Source records:
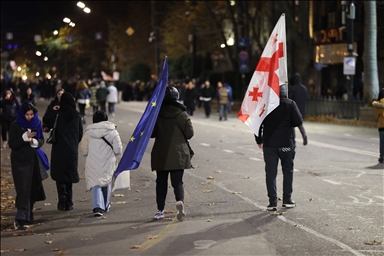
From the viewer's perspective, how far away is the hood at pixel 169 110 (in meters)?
10.8

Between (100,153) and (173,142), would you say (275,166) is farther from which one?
(100,153)

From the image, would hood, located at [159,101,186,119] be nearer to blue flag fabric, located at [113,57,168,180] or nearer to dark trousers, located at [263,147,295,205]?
blue flag fabric, located at [113,57,168,180]

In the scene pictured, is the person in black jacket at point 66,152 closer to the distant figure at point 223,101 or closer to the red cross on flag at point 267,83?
the red cross on flag at point 267,83

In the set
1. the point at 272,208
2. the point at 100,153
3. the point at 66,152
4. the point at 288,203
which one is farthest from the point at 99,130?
the point at 288,203

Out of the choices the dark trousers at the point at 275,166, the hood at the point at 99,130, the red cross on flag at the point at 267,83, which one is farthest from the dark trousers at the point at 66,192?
the dark trousers at the point at 275,166

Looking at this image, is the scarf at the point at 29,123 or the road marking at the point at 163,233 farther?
the scarf at the point at 29,123

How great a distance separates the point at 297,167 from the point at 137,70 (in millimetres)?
64951

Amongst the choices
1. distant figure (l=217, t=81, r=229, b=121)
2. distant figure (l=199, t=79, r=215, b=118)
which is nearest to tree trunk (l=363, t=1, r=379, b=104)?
distant figure (l=217, t=81, r=229, b=121)

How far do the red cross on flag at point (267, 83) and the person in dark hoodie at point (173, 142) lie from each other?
1153 millimetres

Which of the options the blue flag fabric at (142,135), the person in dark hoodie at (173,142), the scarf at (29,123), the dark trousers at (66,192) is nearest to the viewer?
the blue flag fabric at (142,135)

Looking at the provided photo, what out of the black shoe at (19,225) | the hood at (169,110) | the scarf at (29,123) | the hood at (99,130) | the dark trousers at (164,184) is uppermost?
the hood at (169,110)

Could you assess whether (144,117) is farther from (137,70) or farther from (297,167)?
(137,70)

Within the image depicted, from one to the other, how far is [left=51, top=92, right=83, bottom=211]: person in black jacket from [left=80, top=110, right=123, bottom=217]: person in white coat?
65 cm

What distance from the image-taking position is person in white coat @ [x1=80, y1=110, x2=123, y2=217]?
1144 centimetres
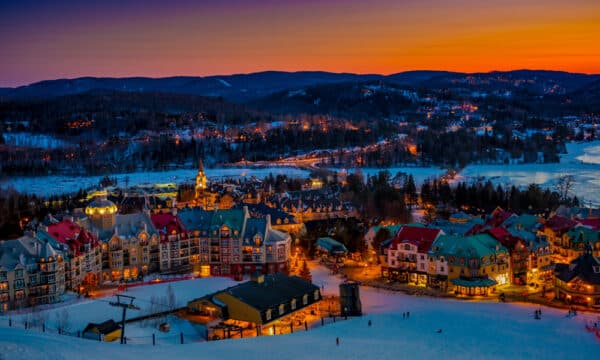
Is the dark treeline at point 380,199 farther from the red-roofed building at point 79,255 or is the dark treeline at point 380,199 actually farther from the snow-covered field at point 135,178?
the snow-covered field at point 135,178

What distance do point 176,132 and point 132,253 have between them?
116303 mm


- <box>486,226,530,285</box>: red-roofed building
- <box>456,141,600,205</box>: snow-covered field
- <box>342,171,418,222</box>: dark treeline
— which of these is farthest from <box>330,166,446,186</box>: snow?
<box>486,226,530,285</box>: red-roofed building

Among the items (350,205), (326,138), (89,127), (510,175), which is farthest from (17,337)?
(89,127)

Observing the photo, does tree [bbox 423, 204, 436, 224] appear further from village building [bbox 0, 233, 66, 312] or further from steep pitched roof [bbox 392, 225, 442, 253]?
village building [bbox 0, 233, 66, 312]

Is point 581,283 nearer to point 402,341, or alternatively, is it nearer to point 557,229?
point 557,229

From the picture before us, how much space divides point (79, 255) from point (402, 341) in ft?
53.8

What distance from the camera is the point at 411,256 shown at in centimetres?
3284

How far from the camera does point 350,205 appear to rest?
52500 millimetres

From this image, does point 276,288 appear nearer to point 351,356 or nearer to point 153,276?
point 351,356

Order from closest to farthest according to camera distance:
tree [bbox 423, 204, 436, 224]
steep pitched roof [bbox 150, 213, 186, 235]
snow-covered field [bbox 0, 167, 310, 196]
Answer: steep pitched roof [bbox 150, 213, 186, 235] < tree [bbox 423, 204, 436, 224] < snow-covered field [bbox 0, 167, 310, 196]

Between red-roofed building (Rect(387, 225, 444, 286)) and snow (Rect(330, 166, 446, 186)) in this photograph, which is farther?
snow (Rect(330, 166, 446, 186))

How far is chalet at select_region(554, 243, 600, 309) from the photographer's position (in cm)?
2756

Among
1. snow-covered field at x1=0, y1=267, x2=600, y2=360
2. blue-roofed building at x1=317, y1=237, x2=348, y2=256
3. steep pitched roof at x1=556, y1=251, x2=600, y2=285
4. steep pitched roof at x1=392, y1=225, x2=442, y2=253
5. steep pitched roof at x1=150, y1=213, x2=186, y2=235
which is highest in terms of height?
steep pitched roof at x1=150, y1=213, x2=186, y2=235

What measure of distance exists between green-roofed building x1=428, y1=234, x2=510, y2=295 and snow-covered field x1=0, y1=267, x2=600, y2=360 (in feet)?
8.45
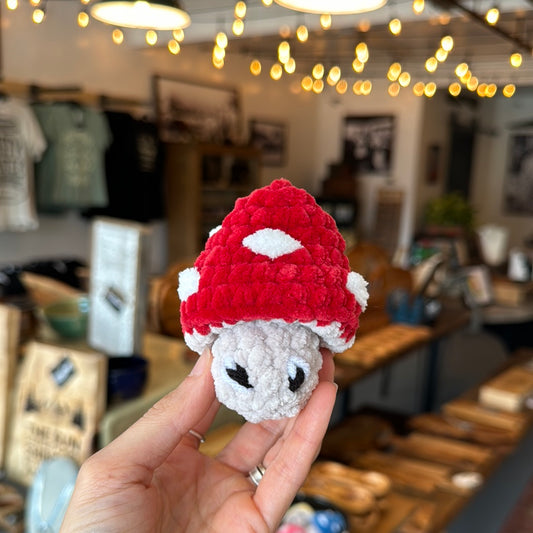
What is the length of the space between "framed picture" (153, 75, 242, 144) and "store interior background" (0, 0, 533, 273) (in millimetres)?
110

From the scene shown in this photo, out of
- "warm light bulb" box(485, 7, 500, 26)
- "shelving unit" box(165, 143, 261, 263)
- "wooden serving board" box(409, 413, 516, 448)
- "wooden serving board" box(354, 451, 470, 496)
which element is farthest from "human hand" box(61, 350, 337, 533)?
"shelving unit" box(165, 143, 261, 263)

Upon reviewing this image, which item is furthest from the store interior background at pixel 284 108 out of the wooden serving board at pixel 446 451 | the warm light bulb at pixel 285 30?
the wooden serving board at pixel 446 451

* What to produce
Locate every line in the source records above that contains the string "wooden", treating case as significant, and copy each such line in full.

* Result
- "wooden serving board" box(409, 413, 516, 448)
- "wooden serving board" box(354, 451, 470, 496)
Upon reviewing this image, which item is furthest from the store interior background at pixel 284 108 out of the wooden serving board at pixel 446 451 | the warm light bulb at pixel 285 30?
the wooden serving board at pixel 446 451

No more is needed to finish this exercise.